Most recently, under the auspices of the Anatolia Foundation, Beti Minkin initiated an extensive agro-biodiversity sustainability program in the remote Kars Province of Eastern Turkey. The project links bio-conservation with organic food production and ecologically viable livelihood.It focuses on a full-scale organic certification program with over 200 farmers and the revival of the ancient grain “Kavilca” or emmer (Triticum dicoccum), amongst other important traditional crops such as flaxseed and red wheat.

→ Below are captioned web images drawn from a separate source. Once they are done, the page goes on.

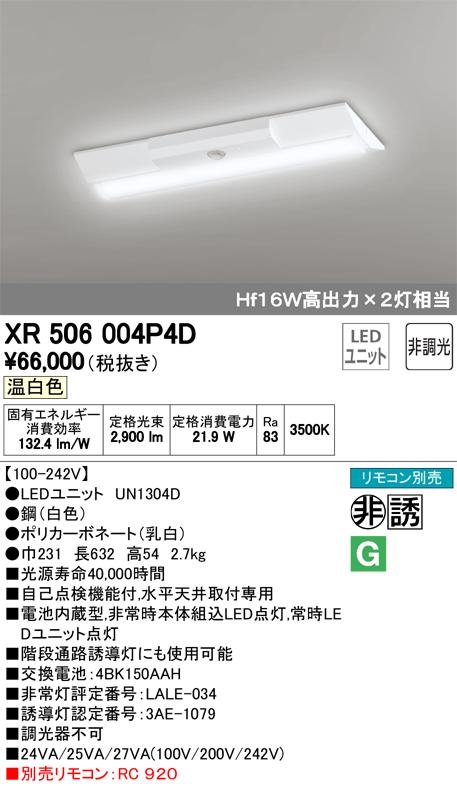 2018年9月発売予定 βオーデリック/ODELIC ベースライト 非常用照明【XR506004P4D】LEDユニット 20形 非調光 温白色 直付型 逆富士型 リモコン別売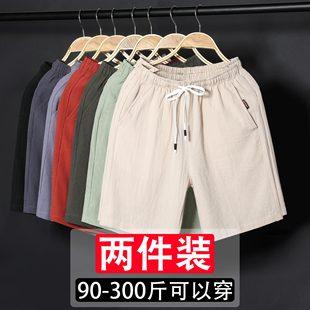 男士短裤子夏季棉麻5分五分裤宽松休闲潮流加肥加大码亚麻沙滩裤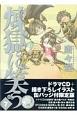 煉獄に笑う<初回限定版> ドラマCD&描き下ろし缶バッジ付 (7)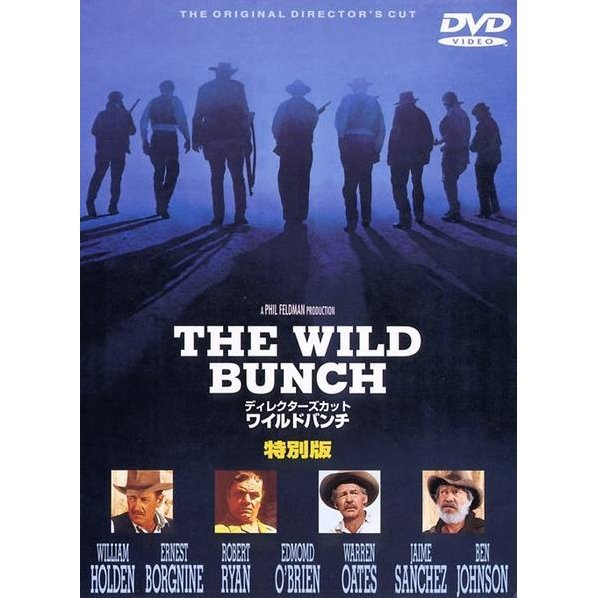 The Wild Bunch Special Edition Director's Cut [Limited Pressing]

The project includes the full production cycle, from sowing seeds on organic farms to selling the products on global markets. The heirloom seeds rescued from the brink of extinction now provide raw materials to the local community for developing marketable organic products. In this context, a bakery in Kars will soon start marketing the traditional “pide bread” (flat bread) made with the project’s organic whole red wheat flour. Whole grain emmer and barley products are also in the works.

The project also promotes traditional wildflower honey with new colonies of the endangered Caucasian queen bee. Other programs include a scientific survey of local medicinal plants and botanical product formulation workshops for village women.

The whole community is enthusiastically engaged, initiating village NGOs and a Farmer’s Cooperative. Activities bring people of different skills together: from students cataloging wild flora and grandmothers sharing traditional recipes to young adults returning from big cities to farm organically on their native land. Women participate in all aspects and Beti Minkin has become an important role model for them.

The project positively impacts the ecological, social and economic conditions of the villages. Its success is a result of the holistic approach to development. This further adds value to behaviours that protect local ecology and promote social equity, in accordance with the three pillars of sustainability.